The idea is to divide the execution in many parts, where each part can be started as soon as the previous part is done and before any later parts are started. Very similar to how pipelining works for modern RISC CPUs, except there will be no guarantee that each part takes equally long. As many parts as possible should be identified and used, since each part will execute in its own thread/process and increase parallelization. And the more equal the parts is in execution time, the better.
Below is an example for how this could look for DSD up-sampling with convolution and some additional DSP.
Part A - Fetch for example 0.1 seconds of data from input stream and perform volume calculation
Part B - perform convolution on output from A
Part C - perform other DSP in output from B
Part D - Up-sample output from C to PCM
Part E - Convert output from D to DSD
Part F - Do modulator on output from E
Execution would then look like this
Thread/process 1: ABCDEF
Thread/process 2: -ABCDEF
Thread/process 3: --ABCDEF
Thread/process 4: ---ABCDEF
Thread/process 5: ----ABCDEF
Thread/process 6: -----ABCDEF
Thread/process 1: ------ABCDEF
and so on
Note that threads/processes can be kept alive to avoid overhead of starting and stopping them. Some synchronization will be needed between execution units, but nothing to advanced (lock + FIFO queue etc.).
Total latency should be the same as before, maybe a few ms extra for overhead, and sound output is ready to start playing as soon as thread 1 is done with its last task.
And this example is for one channel, so a stereo output could use 12 threads and multi-channel would use even more.

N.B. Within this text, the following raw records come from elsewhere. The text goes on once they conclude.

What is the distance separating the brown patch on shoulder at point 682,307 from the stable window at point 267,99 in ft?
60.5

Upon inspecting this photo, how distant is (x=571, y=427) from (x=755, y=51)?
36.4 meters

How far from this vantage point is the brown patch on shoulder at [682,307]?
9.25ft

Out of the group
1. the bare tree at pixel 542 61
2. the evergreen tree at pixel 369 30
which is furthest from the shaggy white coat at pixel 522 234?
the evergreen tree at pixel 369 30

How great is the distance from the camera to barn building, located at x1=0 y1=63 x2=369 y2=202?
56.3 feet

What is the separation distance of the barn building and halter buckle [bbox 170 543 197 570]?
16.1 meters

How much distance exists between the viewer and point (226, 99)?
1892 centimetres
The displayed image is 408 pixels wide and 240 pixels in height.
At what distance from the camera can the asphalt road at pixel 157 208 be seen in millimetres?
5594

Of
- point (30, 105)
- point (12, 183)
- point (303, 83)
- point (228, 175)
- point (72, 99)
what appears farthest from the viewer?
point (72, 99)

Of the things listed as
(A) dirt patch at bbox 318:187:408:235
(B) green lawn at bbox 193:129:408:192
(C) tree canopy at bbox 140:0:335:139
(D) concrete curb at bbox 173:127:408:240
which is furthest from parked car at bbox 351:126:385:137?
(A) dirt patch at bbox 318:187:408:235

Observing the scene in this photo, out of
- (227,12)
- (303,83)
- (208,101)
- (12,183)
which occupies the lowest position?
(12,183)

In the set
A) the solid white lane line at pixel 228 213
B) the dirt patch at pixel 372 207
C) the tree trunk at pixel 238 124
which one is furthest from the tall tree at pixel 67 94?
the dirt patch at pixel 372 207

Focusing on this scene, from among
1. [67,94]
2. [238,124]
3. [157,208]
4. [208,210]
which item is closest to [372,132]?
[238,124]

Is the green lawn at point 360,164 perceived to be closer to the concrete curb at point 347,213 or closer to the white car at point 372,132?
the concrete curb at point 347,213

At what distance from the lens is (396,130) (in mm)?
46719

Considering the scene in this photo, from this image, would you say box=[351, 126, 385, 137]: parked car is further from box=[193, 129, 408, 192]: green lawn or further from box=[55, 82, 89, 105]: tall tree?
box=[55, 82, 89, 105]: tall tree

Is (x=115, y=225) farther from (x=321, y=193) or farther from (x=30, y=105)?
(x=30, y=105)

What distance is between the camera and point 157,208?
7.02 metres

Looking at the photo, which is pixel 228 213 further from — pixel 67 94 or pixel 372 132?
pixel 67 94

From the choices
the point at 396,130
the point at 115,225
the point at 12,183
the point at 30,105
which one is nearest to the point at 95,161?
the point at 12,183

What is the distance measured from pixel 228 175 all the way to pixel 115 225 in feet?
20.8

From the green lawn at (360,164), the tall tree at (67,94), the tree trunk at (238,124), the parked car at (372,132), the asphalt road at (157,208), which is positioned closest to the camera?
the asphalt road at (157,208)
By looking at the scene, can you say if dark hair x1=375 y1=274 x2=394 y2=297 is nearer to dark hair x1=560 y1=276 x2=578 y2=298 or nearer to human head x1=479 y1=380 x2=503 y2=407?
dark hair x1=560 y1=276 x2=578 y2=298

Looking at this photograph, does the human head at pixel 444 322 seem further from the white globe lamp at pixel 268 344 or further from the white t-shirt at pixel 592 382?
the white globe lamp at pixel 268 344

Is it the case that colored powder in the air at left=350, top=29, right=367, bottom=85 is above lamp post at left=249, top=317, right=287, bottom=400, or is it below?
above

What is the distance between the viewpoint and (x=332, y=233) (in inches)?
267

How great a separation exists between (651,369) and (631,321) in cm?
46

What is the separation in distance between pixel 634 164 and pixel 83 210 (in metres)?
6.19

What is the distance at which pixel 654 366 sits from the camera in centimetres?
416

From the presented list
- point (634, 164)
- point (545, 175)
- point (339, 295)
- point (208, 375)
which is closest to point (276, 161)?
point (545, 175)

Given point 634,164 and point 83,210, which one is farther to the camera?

And as mentioned, its not unlikely that more parts can be identified and used, which would increase the parallelization (for example when up-sampling to non-integer). Maybe each *2 up-sampling could be its own part. And maybe internal parts can be identified in the modulator and/or PCM → DSD. If CUDA is used, CUDA execution will be its own part (which it probably already is).
Note that if correctly implemented, more parts than CPU cores available will have very little impact, but if needed execution can stall until a core is available (assume one thread or process for one core, even though the OS might switch them around).
The key in this example is probably the modulator and its likely that it needs to be divided into its own parts, especially the EC modulator, for this to work very well (it will still work, but won’t yield as good parallelization).